• Canada’s economy beat expectations in October…
  • ...and guidance points to sustained gains in November
  • Q4 GDP is tracking above BoC expectations…
  • ...as lock downs bite into conditions into near-term prospects…
  • ...with vaccines on the way
  • Spare capacity forecast to close in 2022

Canada GDP, m/m % change, October, SA :
Actual: 0.4
Scotia: 0.2
Consensus: 0.3
Prior: 0.8
November guidance: 0.4 

Canada’s economy solidly beat expectations not only for the month of October but also in terms of preliminary guidance for November. There is obvious downside risk that is emerging from December through the winter months as lockdowns and restrictions bite once again, but it’s important to acknowledge that a) the economy has continued to perform better than many had thought possible right up to November, and b) the earlier than expected arrival of vaccines combined with pent-up demand from the renewed lockdowns should lend greater confidence toward expecting a more sustained expansion.

GDP grew by 0.4% m/m and that doubled StatsCan’s initial guidance that had indicated an advance of 0.2% m/m. Preliminary guidance for November indicates the economy grew by another 0.4% m/m. We had advised that the tone of the November data was looking solid on balance including hours worked as an offset to the late month lockdown in the Toronto area and restrictions elsewhere.

Current tracking for Q4 indicates GDP growth of 6.3% q/q at an annualized rate following 42% growth in Q3 using the monthly GDP figures. After contracting by 18% from February to April, the economy has now recovered 98% of the initial pandemic hit and it took just seven months to do so. We’ll see weaker figures going forward through at least December and January, but put this in perspective by noting that the portion of consensus that believed this would be a deflationary depression that would take a decade to recover from while walloping stocks has been absolutely dead wrong to date. The economy has rebounded faster than anticipated and core inflation remains sticky and just a few tenths beneath the BoC’s target.

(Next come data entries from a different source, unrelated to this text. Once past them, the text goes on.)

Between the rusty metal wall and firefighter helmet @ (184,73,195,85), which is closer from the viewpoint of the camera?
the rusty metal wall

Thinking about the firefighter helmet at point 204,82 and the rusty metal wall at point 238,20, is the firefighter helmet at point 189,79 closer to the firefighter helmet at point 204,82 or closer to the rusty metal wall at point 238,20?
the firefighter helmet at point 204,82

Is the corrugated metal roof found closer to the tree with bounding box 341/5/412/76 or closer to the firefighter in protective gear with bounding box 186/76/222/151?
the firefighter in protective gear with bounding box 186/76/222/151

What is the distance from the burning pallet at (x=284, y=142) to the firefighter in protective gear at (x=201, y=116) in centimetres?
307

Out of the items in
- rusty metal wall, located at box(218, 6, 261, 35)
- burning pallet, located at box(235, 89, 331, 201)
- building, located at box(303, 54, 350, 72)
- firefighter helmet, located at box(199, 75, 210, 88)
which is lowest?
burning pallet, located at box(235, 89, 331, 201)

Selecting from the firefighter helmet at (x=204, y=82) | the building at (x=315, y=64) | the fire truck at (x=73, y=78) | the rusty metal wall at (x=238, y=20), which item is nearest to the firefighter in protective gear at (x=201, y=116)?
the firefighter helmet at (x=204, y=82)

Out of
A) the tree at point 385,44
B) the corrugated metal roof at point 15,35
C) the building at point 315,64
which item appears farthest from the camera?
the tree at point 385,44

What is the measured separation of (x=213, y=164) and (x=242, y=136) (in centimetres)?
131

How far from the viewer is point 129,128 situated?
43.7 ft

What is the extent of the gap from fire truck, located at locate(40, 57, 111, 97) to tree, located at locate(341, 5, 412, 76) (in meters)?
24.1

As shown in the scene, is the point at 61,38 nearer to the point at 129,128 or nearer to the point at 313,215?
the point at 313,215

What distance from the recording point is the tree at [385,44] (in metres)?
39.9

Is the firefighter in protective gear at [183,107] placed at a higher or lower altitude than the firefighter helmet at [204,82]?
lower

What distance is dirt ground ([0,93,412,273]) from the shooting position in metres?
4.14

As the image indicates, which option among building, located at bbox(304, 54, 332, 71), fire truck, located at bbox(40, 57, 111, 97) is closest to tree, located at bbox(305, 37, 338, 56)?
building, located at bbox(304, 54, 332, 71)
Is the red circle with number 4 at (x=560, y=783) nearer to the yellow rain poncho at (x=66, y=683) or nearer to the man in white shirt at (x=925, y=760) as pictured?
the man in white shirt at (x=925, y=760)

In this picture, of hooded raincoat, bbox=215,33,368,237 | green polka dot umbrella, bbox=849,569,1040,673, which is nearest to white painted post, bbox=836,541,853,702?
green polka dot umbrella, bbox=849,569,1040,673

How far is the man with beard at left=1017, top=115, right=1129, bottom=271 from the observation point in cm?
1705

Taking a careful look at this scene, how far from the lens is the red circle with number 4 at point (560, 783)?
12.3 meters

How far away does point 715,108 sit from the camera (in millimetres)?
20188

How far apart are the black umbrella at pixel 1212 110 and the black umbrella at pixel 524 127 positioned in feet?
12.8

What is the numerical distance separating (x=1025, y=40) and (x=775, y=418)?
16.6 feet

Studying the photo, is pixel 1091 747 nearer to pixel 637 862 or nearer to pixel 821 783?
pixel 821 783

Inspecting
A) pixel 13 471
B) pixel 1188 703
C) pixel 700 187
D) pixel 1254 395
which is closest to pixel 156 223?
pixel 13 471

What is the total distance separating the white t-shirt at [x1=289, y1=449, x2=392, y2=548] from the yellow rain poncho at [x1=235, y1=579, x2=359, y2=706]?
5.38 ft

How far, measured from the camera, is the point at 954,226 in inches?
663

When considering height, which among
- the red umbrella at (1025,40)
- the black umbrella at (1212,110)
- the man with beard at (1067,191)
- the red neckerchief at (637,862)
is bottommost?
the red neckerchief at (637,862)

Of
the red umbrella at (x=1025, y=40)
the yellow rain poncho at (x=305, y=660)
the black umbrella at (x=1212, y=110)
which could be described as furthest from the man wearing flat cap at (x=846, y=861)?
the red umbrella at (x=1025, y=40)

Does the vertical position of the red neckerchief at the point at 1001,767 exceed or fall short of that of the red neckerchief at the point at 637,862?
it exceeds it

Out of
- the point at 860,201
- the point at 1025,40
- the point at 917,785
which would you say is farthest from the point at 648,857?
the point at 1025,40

Chart 1 shows the progress to date. Chart 2 shows where individual sectors of the economy now stand in relation to their output back in February in order to provide a depiction of the unevenness of the recovery. Some sectors like agriculture, finance, retail and real estate have more than recovered. Some barely remain in contraction like wholesale, public administration, info/culture, utilities, professional services and education. About a half dozen sectors are where the recovery still has a long way to go and particularly arts and recreation, accommodation and food services and transportation/warehousing.

 

Chart 3 shows a break down of the GDP growth by sector unweighted for their relative importance.

 

So what does it mean to the BoC? On balance I still think there are greater odds that Canada is on track to close spare capacity earlier than the BoC forecast in its October MPR rather than later as the tracking risks to their forecasts generally land on the more optimistic side of the picture on balance (chart 4).

 

For starters, Q4 is blowing the barn doors off the BoC’s projection, so far. The BoC had forecast 1% annualized Q4 GDP growth on an expenditure basis and at this point tracking is pointing toward over 6% using the monthlies. There are various reasons why the two GDP concepts may not line up, but they still leave us tracking a material overshoot of the BoC’s expectations.

Second, the arrival of renewed lockdowns will take at least some of that tracking for Q4 downward and set up a weaker start to Q1 which involves taking a step backward. What makes it more like ‘lockdown lite’ this time, however, include considerations like greater adoption of work-from-home practices, heavy tech investment, an accelerated shift to on-line sales and curbside pick-up alongside a vastly different stimulus backdrop both in terms of cheap financing and extended income supports.

Thereafter, however, the earlier than expected arrival of vaccines should buoy optimism as 2021 gradually unfolds. We obviously didn’t have that during the initial lock downs. Overall, vaccines and better Q4 tracking generally offset the resumption of downside risk in between the two effects. Additional forthcoming fiscal stimulus in the winter federal budget is likely to be an added upside consideration.

If spare capacity closes earlier than anticipated, then that may drive some upward pressure toward the 2% inflation target that we forecast to be achieved in 2022H2. Output gaps only go so far, however, as indicated in part by BoC research (here). With core inflation remaining quite sticky at 1.7% y/y, individual sector derived sources of pressure could reinforce the march to the inflation target earlier than the BoC forecasts (more here).